EXERCISE GOAL – Rewrite as a Markdown table with columns Row and Line text the lines starting at the line containing "Comparing the point" and running through the final line, both included, leaving out blank lines.

*** SUPPLIED MATERIAL ***

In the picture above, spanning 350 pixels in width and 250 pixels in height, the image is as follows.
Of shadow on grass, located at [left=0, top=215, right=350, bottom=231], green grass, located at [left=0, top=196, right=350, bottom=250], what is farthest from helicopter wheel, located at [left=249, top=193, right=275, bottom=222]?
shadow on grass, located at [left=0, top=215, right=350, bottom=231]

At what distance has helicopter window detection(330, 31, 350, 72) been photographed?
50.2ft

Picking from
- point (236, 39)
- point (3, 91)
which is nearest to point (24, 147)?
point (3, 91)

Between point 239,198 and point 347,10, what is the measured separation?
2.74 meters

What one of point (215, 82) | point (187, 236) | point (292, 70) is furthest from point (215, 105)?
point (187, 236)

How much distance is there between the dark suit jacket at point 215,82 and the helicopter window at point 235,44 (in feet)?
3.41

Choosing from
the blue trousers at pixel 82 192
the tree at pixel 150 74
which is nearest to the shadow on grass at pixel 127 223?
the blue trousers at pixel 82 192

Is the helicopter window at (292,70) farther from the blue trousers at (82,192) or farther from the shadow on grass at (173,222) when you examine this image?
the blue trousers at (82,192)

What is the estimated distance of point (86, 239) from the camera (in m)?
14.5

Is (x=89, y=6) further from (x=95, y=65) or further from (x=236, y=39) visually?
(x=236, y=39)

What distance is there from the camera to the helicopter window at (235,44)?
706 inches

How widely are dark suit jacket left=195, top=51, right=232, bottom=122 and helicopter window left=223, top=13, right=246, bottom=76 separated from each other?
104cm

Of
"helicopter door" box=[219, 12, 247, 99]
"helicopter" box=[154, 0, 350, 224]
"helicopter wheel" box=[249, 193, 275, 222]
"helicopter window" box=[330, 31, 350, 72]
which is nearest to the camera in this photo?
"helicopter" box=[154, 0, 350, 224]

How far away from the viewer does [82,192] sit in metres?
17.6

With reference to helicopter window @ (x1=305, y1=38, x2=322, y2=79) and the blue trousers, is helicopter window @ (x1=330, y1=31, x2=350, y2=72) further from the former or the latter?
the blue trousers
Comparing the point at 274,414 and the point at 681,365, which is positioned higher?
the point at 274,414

***

SOLUTION TO THIS EXERCISE –
| Row | Line text |
|---|---|
| 1 | Comparing the point at 274,414 and the point at 681,365, which is positioned higher? |
| 2 | the point at 274,414 |